Harvieux: Personally my biggest reward has been the friendship and counsel I have received through working closely with the supply chain and system executives from the members across the Upper Midwest Consolidated Service Center. We continue to collaborate on many operational topics from lean projects to the use of a materials information system over the past 2 years. I am certain all of our organizations are stronger for the collective experience and the groups’ openness to sharing best practices.

JHC: If you could change one thing about the way your purchasing coalition works, what would that be?

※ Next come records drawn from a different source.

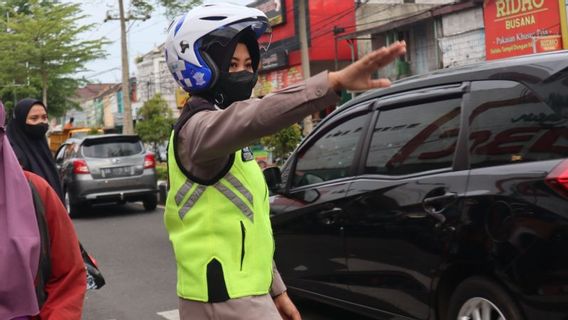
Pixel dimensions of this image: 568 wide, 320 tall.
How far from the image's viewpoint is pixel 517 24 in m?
20.7

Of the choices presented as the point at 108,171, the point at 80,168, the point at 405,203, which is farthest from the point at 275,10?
the point at 405,203

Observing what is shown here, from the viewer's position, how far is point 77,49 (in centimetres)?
3328

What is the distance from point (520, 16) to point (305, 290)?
17.2 meters

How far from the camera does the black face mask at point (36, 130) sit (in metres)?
5.31

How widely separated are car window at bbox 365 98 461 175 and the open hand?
8.12ft

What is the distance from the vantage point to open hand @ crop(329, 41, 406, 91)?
1.62 m

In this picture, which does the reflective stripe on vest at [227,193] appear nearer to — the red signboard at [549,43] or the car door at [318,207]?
the car door at [318,207]

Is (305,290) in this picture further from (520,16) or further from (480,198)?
(520,16)

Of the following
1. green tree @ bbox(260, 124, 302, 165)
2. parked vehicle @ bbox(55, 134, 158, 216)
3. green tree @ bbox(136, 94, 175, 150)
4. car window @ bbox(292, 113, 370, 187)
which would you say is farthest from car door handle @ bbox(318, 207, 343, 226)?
green tree @ bbox(136, 94, 175, 150)

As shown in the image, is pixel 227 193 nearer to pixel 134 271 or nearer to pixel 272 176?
pixel 272 176

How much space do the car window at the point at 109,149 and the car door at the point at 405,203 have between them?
10235mm

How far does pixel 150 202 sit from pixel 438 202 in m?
11.5

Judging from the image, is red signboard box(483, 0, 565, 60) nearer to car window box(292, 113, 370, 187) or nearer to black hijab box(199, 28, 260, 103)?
car window box(292, 113, 370, 187)

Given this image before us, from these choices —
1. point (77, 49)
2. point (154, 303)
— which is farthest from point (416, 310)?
point (77, 49)
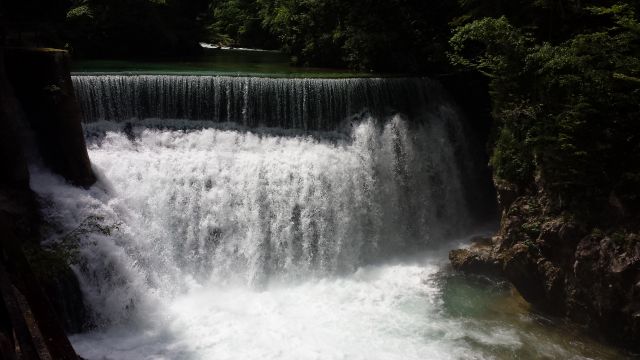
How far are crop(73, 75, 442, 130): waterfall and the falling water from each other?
34 millimetres

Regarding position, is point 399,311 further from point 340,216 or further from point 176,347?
point 176,347

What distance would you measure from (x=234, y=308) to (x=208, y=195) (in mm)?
2754

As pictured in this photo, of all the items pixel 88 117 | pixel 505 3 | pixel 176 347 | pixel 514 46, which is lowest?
pixel 176 347

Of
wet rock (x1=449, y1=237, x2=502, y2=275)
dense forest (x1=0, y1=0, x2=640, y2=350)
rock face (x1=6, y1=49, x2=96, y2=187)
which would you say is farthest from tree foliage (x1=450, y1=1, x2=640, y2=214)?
rock face (x1=6, y1=49, x2=96, y2=187)

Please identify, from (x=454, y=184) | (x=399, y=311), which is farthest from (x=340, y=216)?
(x=454, y=184)

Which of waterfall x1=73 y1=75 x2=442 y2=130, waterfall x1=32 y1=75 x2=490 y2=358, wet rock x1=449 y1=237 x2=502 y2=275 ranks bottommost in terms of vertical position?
wet rock x1=449 y1=237 x2=502 y2=275

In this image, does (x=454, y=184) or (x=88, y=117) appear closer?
(x=88, y=117)

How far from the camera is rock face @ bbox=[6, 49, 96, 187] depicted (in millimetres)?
9906

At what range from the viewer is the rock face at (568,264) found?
8852 mm

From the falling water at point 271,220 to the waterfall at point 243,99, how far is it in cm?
3

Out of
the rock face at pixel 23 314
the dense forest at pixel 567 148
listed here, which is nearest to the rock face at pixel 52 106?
the dense forest at pixel 567 148

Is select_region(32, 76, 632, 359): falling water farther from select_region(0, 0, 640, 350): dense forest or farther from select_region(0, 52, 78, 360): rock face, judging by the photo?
select_region(0, 52, 78, 360): rock face

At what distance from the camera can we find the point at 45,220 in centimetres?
942

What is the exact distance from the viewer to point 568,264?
9.79 metres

Harvieux: It would be wonderful if we could legally have pricing transparency across the industry! For our alliance, we need to continue to build a more robust information system to allow the automation of data mining and other analytics. Functionally, there is not much I would change at this point. The alliance members are open and they collaboratively work through challenges and opportunities for the benefit of the whole.

JHC: How do you envision the future of your purchasing coalition in five or so years?

Harvieux:In three to five years our alliance will be on the second iteration of contracts. We will have moved past standardization challenges in our initial agreements and will begin to fully capitalize on our alignment. The UMCSC has developed a Strategic Roadmap that emphasizes the following aims:

  • Reduce product cost through sourcing and contracting.
  • Reduce acquisition cost beyond the cost/price of the product.
  • Reduce member infrastructure cost.
  • Improve top-line revenue and performance.

I fully expect that our UMCSC alliance will continue to grow as VHA members from other regions look to join successful purchasing coalitions. The increased pressure of declining reimbursement and other healthcare reform initiatives will make members more open to standardization opportunities as compared to less desirable cost-reduction options. In addition to these, our alliance will continue to build processes to completely integrate clinical leaders into contracting decisions.